▶ **Taakomschrijving**: Wijzig de records hieronder door overal "arm sleeve" te vervangen door "elbow sleeve" en laat al het andere ongewijzigd. Neem de afbeeldingen niet op in je antwoord.

▶ **Records uit een set ruimtelijke vragen**:
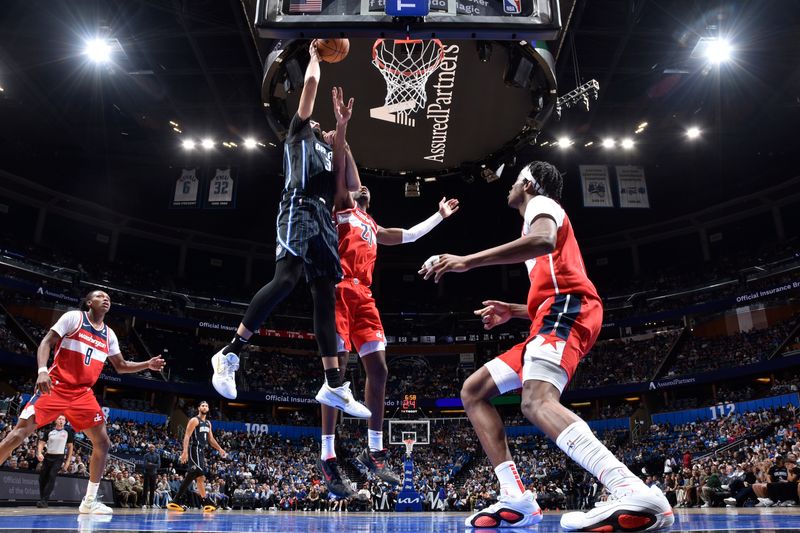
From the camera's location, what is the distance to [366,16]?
15.4 ft

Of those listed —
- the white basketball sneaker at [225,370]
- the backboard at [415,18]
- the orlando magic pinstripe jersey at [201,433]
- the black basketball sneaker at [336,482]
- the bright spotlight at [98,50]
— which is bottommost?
the black basketball sneaker at [336,482]

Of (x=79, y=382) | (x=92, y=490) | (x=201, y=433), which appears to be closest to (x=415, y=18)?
(x=79, y=382)

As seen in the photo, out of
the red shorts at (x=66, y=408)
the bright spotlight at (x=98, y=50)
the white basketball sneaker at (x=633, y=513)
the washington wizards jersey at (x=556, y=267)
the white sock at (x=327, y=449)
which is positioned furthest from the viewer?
the bright spotlight at (x=98, y=50)

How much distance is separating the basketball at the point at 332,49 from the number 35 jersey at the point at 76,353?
3770mm

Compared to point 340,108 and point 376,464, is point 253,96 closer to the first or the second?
point 340,108

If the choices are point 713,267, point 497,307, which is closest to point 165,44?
point 497,307

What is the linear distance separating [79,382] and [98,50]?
1435cm

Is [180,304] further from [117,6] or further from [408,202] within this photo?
[117,6]

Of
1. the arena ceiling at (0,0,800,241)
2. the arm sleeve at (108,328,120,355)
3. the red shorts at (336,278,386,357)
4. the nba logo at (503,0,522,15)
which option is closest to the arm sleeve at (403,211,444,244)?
the red shorts at (336,278,386,357)

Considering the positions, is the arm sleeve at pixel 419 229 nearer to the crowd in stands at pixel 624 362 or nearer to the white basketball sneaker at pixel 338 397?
the white basketball sneaker at pixel 338 397

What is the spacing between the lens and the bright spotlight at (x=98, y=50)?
16.8m

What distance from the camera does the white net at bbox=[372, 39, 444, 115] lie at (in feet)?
28.9

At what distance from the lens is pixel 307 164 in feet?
14.3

▶ **Voltooide taak**:
From the camera's location, what is the distance to [366,16]?
15.4 ft

Of those listed —
- the white basketball sneaker at [225,370]
- the backboard at [415,18]
- the orlando magic pinstripe jersey at [201,433]
- the black basketball sneaker at [336,482]
- the bright spotlight at [98,50]
— which is bottommost?
the black basketball sneaker at [336,482]

Of (x=79, y=382) | (x=92, y=490) | (x=201, y=433), which appears to be closest to (x=415, y=18)?
(x=79, y=382)

As seen in the photo, out of
the red shorts at (x=66, y=408)
the bright spotlight at (x=98, y=50)
the white basketball sneaker at (x=633, y=513)
the washington wizards jersey at (x=556, y=267)
the white sock at (x=327, y=449)
which is positioned furthest from the viewer?
the bright spotlight at (x=98, y=50)

How much distance is separating the basketball at the point at 332,49 from the number 35 jersey at the point at 76,353?
3770mm

Compared to point 340,108 and point 376,464, is point 253,96 closer to the first or the second?
point 340,108

If the choices are point 713,267, point 497,307, which is closest to point 165,44?
point 497,307

What is the linear distance separating [79,382] and [98,50]?
1435cm

Is [180,304] further from [117,6] or further from [408,202] within this photo?
[117,6]

Of
1. the arena ceiling at (0,0,800,241)
2. the elbow sleeve at (108,328,120,355)
3. the red shorts at (336,278,386,357)
4. the nba logo at (503,0,522,15)
which option is closest to the elbow sleeve at (403,211,444,244)?
the red shorts at (336,278,386,357)

Considering the positions, is the elbow sleeve at pixel 419 229 nearer to the crowd in stands at pixel 624 362 or nearer to the white basketball sneaker at pixel 338 397?
the white basketball sneaker at pixel 338 397

What is the spacing between the lens and the bright spotlight at (x=98, y=50)?
16.8m

What distance from the camera does the white net at bbox=[372, 39, 444, 115] lie at (in feet)?
28.9

At what distance from the lens is pixel 307 164 in feet?
14.3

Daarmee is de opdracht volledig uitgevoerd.